*Exercise A*
Answer these from the Four Loko news report:
(i) How old was Mary Alice Brancato's husband?
(ii) Who performed CPR on him?
(iii) How many beer distributors were asked to stop selling Four Loko?
*Exercise B*
Output everything in the Four Loko news report from "Brancato’s 20-year-old son" down to "Temple University Hospital.", copied exactly.

*Text shown*
<<<<

WARMINSTER, PA (CBS) — Four Loko carries the normal labels associated with any alcoholic drinks, even largely displaying the 12 percent alcohol content, but for one Bucks County family, no amount of warning could have prepared them for what they say happened to their loved one.
“It was like he was stuck inside a horror movie and he couldn’t get out and I couldn’t’ get him out,” said Mary Alice Brancato, recounting a scary incident involving her husband last Summer.
Brancato and her seven children watched in fear as her 43-year-old husband spiraled into a hallucinogenic frenzy.
“One of the older kids said he was going to drink a Four Loko and my husband said ‘ok I’ll try one.’ I came back home at about 8 o’clock and he was beyond intoxicated.”
Brancato says after drinking just one and a half cans of the caffeinated alcohol drink, the suburban dad began having nightmarish delusions.
“In his mind, he had harmed all of our kids and he had to kill me and kill himself so that we could go to heaven to take care of them.”
Nothing could have been further from the truth.
“Next think I know, he was having convulsions making gurgling sounds as if someone were choking him and then he stopped breathing.”
Brancato’s 20-year-old son performed CPR and revived his dad who was whisked away to the hospital. To this day, he says he doesn’t remember what happened.
“One can is a substantial amount of alcohol, its equivalent to a 6-pack of light beer,” said Dr. Robert McNamara of Temple University Hospital.
McNamara says Temple has been seeing more and more cases involving caffeinated alcoholic drinks and underage drinkers, and while he believes Brancato’s case is rare, the affects of mixing a depressant and stimulant are dangerous.
“That is an extreme case, but it just shows you what you’re getting in just one can,” said Dr. McNamara. “It packs a wallop.”
State legislators are looking to ban the drink in Pennsylvania, with testimonials like the Brancato’s leading the fight.
“When you have the executive director of the liquor control board saying to the 17,000 beer distributors to voluntarily cut off the sale of Four Loko, then you know there’s a real problem,” said State Representative Paul Clymer of the 145th District.
Eyewitness News placed a call to the Chicago based company that makes Four Loko. They referred us to a statement just released on their website. They believe they’re taking the brunt of the scrutiny over products like this saying in part:
“If mixing caffeine and alcohol is the most pressing concern, addressing it would be best accomplished by creating laws that apply to the entire caffeinated alcoholic beverage category–not specific individual products.”

>>>>

*Data extracts*

<<<<

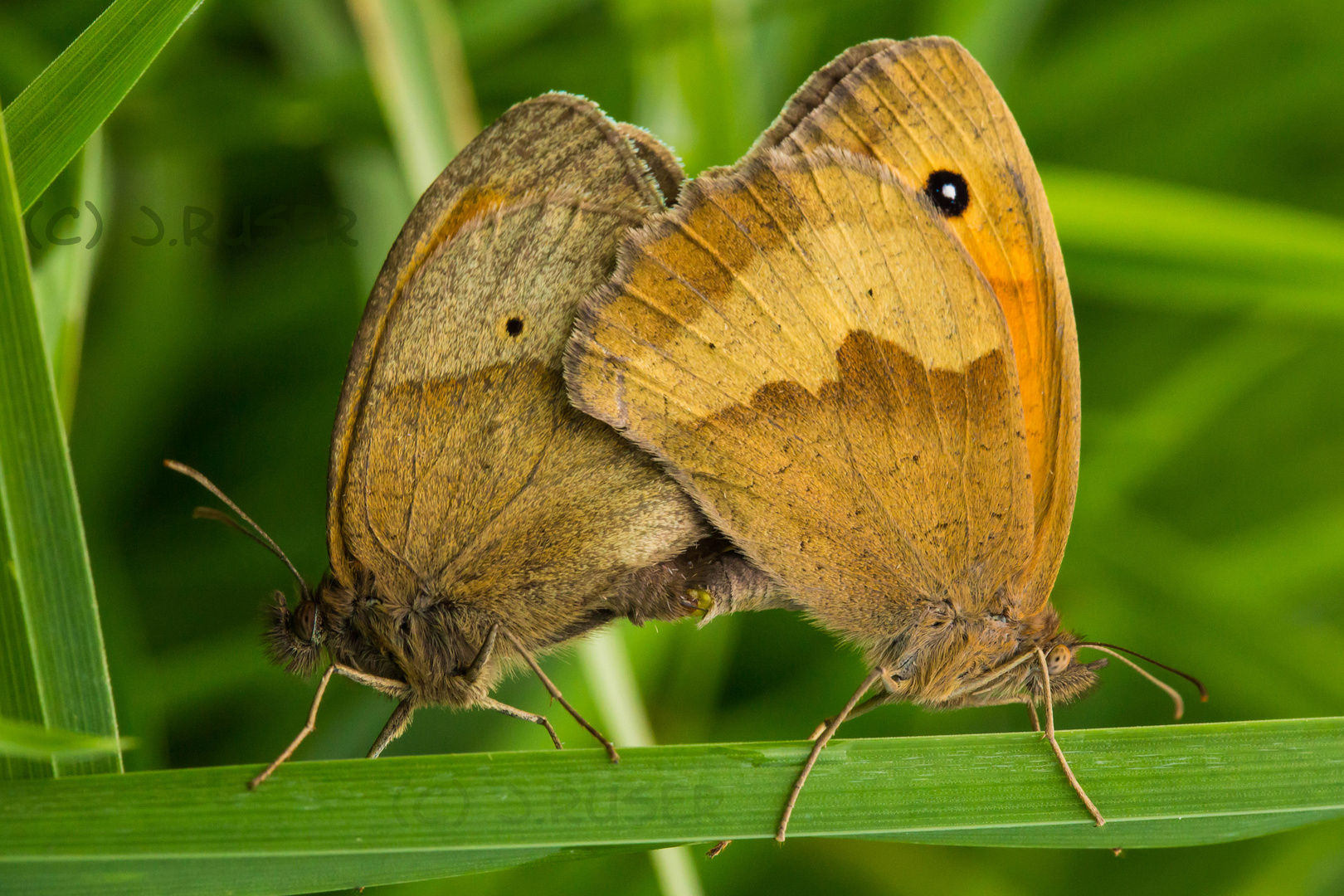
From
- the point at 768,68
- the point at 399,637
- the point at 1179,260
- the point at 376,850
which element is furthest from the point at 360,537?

>>>>

*Result A*
(i) 43 years old
(ii) Her 20-year-old son
(iii) 17,000

*Result B*
Brancato’s 20-year-old son performed CPR and revived his dad who was whisked away to the hospital. To this day, he says he doesn’t remember what happened.
“One can is a substantial amount of alcohol, its equivalent to a 6-pack of light beer,” said Dr. Robert McNamara of Temple University Hospital.